Ahead of the show, we talked to A.W. about early West Coast rap. 


I've heard that, in the early days, West Coast hip-hop was disrespected as “party music.”

New York did not respect West Coast artists. They didn’t respect the early rap from the West Coast, and they didn't respect Death Row. [Eventually] they were kind of jealous that the West Coast took over.

What kind of music were they playing at Eve After Dark when you used to go?

They played R&B, disco, [funk]. The music from that era included Cameo, Parliament Funkadelic, Foxy, Brass Construction…

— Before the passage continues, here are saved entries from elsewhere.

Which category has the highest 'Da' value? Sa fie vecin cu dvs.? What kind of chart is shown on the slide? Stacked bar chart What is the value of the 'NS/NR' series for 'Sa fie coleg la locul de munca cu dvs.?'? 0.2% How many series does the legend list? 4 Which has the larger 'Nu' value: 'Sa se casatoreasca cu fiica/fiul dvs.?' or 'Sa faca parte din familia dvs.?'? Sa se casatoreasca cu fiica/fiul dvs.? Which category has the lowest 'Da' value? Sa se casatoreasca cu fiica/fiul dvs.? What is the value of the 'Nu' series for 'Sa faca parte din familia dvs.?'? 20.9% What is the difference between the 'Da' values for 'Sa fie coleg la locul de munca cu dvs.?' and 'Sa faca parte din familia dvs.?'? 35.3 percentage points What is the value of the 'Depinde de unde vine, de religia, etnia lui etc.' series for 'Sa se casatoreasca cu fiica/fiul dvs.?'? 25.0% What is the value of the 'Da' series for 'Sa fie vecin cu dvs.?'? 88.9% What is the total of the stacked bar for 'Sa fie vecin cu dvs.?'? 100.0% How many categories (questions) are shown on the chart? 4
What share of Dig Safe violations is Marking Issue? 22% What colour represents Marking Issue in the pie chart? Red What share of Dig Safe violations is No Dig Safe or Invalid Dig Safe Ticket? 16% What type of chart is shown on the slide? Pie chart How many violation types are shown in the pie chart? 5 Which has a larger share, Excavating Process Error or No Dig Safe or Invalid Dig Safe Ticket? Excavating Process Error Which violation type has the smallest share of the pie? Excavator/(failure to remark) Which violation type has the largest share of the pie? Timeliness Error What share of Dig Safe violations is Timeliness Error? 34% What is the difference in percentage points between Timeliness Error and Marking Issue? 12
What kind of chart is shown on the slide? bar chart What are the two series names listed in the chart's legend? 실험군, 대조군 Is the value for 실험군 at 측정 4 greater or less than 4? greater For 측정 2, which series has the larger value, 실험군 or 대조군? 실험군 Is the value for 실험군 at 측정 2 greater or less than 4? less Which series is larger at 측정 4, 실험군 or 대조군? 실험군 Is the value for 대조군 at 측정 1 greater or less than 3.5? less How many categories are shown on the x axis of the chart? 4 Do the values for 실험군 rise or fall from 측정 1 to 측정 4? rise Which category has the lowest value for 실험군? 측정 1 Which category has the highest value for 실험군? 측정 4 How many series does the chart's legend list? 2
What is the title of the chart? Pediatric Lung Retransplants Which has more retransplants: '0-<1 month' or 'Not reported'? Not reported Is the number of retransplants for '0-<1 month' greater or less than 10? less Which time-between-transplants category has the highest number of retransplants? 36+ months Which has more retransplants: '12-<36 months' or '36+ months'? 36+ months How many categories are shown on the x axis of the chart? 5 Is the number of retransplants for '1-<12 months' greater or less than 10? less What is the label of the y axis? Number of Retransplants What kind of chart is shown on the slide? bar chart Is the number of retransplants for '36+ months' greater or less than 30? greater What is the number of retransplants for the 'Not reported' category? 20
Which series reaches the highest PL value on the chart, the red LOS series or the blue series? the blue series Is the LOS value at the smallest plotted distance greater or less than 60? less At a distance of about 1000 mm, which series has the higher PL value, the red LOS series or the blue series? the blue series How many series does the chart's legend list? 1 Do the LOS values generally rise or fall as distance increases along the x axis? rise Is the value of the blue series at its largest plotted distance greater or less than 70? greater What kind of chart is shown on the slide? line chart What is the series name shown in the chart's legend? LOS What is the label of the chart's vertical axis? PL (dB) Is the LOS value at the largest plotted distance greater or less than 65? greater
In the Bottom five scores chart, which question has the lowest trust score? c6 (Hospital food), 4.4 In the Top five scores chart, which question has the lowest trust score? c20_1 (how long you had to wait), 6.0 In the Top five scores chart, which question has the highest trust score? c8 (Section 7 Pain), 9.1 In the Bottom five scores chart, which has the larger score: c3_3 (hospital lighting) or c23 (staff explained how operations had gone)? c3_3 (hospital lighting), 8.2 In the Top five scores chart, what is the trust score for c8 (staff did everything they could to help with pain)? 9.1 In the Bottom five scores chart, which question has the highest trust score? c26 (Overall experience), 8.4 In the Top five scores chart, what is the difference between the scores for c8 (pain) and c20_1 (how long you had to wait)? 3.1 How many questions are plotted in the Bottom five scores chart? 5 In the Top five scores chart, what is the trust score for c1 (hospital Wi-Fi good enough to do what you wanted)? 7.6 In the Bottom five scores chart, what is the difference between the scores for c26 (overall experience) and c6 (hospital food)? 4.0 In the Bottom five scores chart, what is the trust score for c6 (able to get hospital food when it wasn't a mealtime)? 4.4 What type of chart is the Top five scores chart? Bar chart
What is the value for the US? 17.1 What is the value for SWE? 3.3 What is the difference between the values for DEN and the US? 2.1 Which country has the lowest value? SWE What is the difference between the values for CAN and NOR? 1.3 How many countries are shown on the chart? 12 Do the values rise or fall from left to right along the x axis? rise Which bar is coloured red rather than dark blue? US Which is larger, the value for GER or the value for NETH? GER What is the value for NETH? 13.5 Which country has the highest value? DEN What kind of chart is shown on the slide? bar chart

And Dre would spin this kind of music?

Yeah, it had an R&B and disco kind of feel.

Was Dre regarded as the best performer there?

Yeah. He and The Unknown DJ was neck and neck. DJ Yella was also there, and he was good, but Dre started doing his own mixes. At that time the premier DJ in Los Angeles was Egyptian Lover, and he would be scratching on, like, five turntables [at once].

So, Dre was scratching over R&B music?

Yeah! It wasn’t hard. The big bad R&B era is what fueled the party rap era of the West Coast.

You know, without Cameo, without Kool and the Gang, without Rick James, without Chic, there would be no West Coast rap. Without James Brown there would be no West Coast rap movement, because these are the records that our parents played. We grew up on this.

So these were the records that we danced to, that we were pop-locking to, and then the rap era came second. The pop-locking and all that came in the late ‘70s. Then party rap came in, right behind. We used Rick James’ song “Give It to Me, Baby” on “Gigolo Rap.”

Do you think the West Coast had a “chip on their shoulder” mentality?

Oh yeah. From ‘81 forward we were told that West Coast rap was not real rap. Stations in New York like WBLS would never play our records.

A lot of West Coast artists couldn’t tour on the East Coast. Most of the West Coast tours were in California, Nevada, Colorado, Washington and Oregon. I don’t care how big you were on the West Coast,  those were your boundaries.